Task details:
In the heat pump thread, what did the transformer check show?

(Document segment begins)

# Heat Pump will not turn on



## beakon20 (Dec 6, 2007)

For some reason the entire system has stopped working. The Air Handler does not even come on or the unit outside. I checked the main breakers inside, outside and on the unit itself. All okay and reset them just to make sure. 
Thermostat is about a year old but wondered if that could be the problem. Replaced the thermostat and still does not work. Outside unit is maybe 2 years old and the air handler is 5. The thermostat says the heat is on but nothing going on in the system. 
I assume it's an electrical problem but wanted to see if anyone had any suggestions. Thanks.


----------



## mrkool (Dec 3, 2007)

My guess is the transformer is shorted out, unless it has a 3 or 5 amp fuse
inline on the hot side, like most of the new stuff has.
If you can see where the thermostat wires connect at the indoor unit (furnace), and take the wire nut off the green and red wires, then separate
the red wires and touch the red from the unit to the green and see if the blower comes on, if yes, problem is not the transformer or fuse, if no blower, 
then it is probably trans or fuse.
Most furnaces have circuit board inside to control everything and sometimes
there is a fuse on the control board, should be a blue 3 amp, but maybe 5 amp.

Let us know

ps: it would be nice to have a volt meter, they only cost about $10 these days.


----------



## beakon20 (Dec 6, 2007)

I was thinking the transformer when I first opened the panel. I have the multimeter was going to check the circuits out today. Thanks for the advice.


----------



## beakon20 (Dec 6, 2007)

Checked transformer this morning. No inline fuse except for the breaker on the actual incoming 240 line. No circuit board that I can see unless it is somewhere else on the air handler. Transformer has 240 going in but nothing going out on the 24 VAC side so it's the transformer.


----------



## beakon20 (Dec 6, 2007)

*Fixed*

New transformer came today and we are back online again. Local hvac companies wanted $$$ for the part and to install the part even though I already told them what the problem was.

(Document segment ends)
(Exercise data begins)

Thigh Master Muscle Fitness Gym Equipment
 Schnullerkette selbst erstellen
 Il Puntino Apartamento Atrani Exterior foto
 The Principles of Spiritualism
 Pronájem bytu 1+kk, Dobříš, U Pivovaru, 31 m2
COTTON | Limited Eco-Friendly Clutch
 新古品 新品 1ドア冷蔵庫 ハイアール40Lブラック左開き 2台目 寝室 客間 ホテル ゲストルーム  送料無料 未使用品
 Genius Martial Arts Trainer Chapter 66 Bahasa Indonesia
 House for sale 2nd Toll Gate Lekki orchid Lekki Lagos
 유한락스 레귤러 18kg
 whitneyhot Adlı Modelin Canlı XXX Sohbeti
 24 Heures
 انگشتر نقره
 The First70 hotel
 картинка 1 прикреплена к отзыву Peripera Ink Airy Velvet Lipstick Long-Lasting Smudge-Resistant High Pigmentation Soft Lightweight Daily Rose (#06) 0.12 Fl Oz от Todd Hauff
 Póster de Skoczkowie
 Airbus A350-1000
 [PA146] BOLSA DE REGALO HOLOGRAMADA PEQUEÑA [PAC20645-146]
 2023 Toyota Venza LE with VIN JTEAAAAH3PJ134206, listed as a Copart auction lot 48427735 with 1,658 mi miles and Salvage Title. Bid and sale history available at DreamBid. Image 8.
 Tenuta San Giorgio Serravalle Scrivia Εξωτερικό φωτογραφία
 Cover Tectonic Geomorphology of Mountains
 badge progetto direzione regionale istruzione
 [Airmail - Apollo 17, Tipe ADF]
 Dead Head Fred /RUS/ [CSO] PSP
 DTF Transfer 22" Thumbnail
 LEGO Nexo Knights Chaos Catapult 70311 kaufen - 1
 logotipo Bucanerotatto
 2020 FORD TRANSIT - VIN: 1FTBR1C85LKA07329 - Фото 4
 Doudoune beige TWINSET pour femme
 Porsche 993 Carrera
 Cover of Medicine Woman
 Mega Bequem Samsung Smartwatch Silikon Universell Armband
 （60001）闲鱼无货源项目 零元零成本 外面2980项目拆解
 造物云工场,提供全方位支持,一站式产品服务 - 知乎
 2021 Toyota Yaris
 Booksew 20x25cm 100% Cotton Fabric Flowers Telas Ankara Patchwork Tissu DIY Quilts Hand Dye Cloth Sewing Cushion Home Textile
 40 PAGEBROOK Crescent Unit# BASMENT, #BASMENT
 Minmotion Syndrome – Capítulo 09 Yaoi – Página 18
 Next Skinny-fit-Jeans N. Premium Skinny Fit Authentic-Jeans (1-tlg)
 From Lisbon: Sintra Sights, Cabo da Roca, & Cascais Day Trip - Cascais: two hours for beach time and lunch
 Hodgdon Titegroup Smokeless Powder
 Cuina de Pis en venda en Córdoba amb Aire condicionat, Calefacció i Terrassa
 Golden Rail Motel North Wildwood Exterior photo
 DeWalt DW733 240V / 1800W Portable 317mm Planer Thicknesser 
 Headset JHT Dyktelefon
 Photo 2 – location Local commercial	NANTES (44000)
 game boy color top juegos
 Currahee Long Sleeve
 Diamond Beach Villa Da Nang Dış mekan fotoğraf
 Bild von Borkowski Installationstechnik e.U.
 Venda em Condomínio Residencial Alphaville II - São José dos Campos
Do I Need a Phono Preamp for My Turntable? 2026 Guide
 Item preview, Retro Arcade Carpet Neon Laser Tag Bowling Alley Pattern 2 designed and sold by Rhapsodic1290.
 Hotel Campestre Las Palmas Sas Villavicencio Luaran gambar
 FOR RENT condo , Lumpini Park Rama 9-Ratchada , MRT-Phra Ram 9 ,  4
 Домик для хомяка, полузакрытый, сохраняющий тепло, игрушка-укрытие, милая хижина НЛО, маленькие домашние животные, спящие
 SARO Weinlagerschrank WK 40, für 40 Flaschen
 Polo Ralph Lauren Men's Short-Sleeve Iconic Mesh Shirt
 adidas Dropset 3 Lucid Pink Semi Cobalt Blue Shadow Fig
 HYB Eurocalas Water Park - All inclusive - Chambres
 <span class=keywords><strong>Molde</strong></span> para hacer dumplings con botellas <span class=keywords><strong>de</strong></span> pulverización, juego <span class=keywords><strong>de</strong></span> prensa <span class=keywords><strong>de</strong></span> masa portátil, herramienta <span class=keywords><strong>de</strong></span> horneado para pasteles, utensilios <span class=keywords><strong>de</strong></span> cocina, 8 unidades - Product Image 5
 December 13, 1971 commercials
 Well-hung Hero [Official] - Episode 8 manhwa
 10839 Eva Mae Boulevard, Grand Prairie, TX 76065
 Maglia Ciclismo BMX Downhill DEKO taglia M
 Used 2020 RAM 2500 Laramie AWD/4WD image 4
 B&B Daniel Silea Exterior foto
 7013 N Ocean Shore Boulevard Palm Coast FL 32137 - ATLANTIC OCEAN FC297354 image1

(Exercise data ends)

Solution to this problem:
The transformer had 240 going in but nothing coming out on the 24 VAC side.